### Seçilen Metin
####

Yani Behzat bey UKKTH Savunulması gereken bir HAK tır, bu hakkın bir "Talep" olarak sizin söylediğiniz gibi koşulsuz, gerek özelde ezilen ulusun, gerekse genelde işçi sınfının çıkarları açısından değerlendirme yapılmadan, kör bir şekilde DESTEKLENMESİ Marksizmin ilkesi değildir. Tam tersine bu Marksizmin bir karikatürü bile olamıyacak İLKESİZLİK dir.. Slogan ezberciliğidir, işçi sınfına ve devrime ihanet dir...
Behzat bey devam ediyor **Ezilen ulus milliyetciliğini “gericilik “ olarak görmek tümden yanlıştır. Bu anlamda ki itiraz argümanları daha çok Marksist olmayan önderliklerin yürüttüğü ulusalcığının anlaşılmamasıdır. Elbette bu türden ulusal mücadele İşçi sınıfı iktidarını yaratmayacaktır****
Sayın Behzat kendi milliyetciliğini meşrulaştırmak için **ezilen ulus Milliyetciliğini gericilik olarak görmek tümden yanlıştır**diyor..Bu savıyla da , bir - yukarda bahsetdiğimiz ve kendisininde değindiği iki dönemi ve arasindaki farki unutuyor, ikincisi bir ideolojinin gerici olup olmadığını belirleyenin ne renk , ne etnisiti, ne din, ne mezhep , ne sosyal durum değil, İDEOLOJİNİN KENDİSİ olduğu somut gerçeğini unutuyor....Bir ideoloji ya ilericidir ya gerici....Ali ayni ideolojiyi savunduğunda gerici, Veli aynı ideolojiyi savunduğunda ilerici dir gibi bir yaklaşım hipokratlıktan başka bir şey değildir, marksizmle uzaktan yakın ilişkisi yoktur...Bir ideoloji olarak milliyetcilik ilerici olamaz..Emperyalist dönemde Her zaman her yerde , her etnik grup vb için GERİCİDİR....

####

### Veri Kesiti
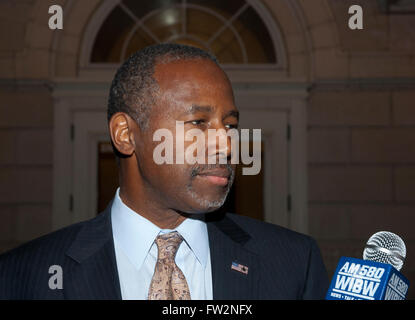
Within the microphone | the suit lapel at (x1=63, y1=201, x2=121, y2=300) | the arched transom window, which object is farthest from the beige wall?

####

### Görev A
Milliyetçilik üzerine yazıda "Yani Behzat bey" ifadesinden "devrime ihanet dir..." ifadesine kadar olan her şeyi, "Marksizmin" yerine "Marksist düşüncenin" koyarak yeniden yazar mısın?
### Görev B
Milliyetçilik üzerine yazının devamını, son cümleden sonrasını getirerek yazar mısın?
Bu işte malzemenin hiçbir rolü yok.

### Beklenen Çıktı A
Yani Behzat bey UKKTH Savunulması gereken bir HAK tır, bu hakkın bir "Talep" olarak sizin söylediğiniz gibi koşulsuz, gerek özelde ezilen ulusun, gerekse genelde işçi sınfının çıkarları açısından değerlendirme yapılmadan, kör bir şekilde DESTEKLENMESİ Marksist düşüncenin ilkesi değildir. Tam tersine bu Marksist düşüncenin bir karikatürü bile olamıyacak İLKESİZLİK dir.. Slogan ezberciliğidir, işçi sınfına ve devrime ihanet dir...

### Beklenen Çıktı B
Buna önce Leninden bir alıntı yapalım, kafaları milliyetcilik hastalığından dumura uğramamış olanlar sadece bu sözlerden yeteri kadar anlam çıkarırlar...
“”ulus sorununu bir fetiş haline getirecek son sınıf, işçi sınıfı olacaktır…. En "adil", "saf", en ince ve en uygarı olsa bile, Marksizm milliyetçilikle bağdaşamaz.””
Marksist anlamda gericilik ne dinle , ne etniklikle ilgili bir kavramdır,Marksizm gericilik kavramı sınıfsaldır.. Sınıfsal değerlendirmedir.. Sınıfsal anlamda burjuva ilerici mi yoksa gericimidir???? Şimdi ikinci dönemde, emperyalizmi ve kapitalizmi hedef almayan bir ulusal hareket burjuva milliyetci bir hareket olmanın dışında bir hareket olabilirmi?? Lenin bu hareketleri Burjuva Milliyetci bir hareket olmanın dışında bir değerlendirme yapmışmı? Bu hareketin savunulması , burjuva milliyetci bir hareketin savunulmasından başka bir şey olabilirmi? Olamaz..Bu nedenle Marksistler, Lenin in açıkca vurguladığı gibi , Burjuva Milliyetci bir hareketde İLERİCİ ne varsa SADECE ONU DESTEKLER der......Eğer Lenin emperyalist dönemde burjuva Milliyetciliğini İLERİCİ olarak görseydi bunu belirtmeye gerek duymazdı...
Yani milliyetciliğini *kabullenir * bir biçime sokmak için, sınıfsal anlamda gerici bir İdeoloji yi ilerici kılmaya çalışırken bile en basit gerçekler göz ardı edilinebiliyor...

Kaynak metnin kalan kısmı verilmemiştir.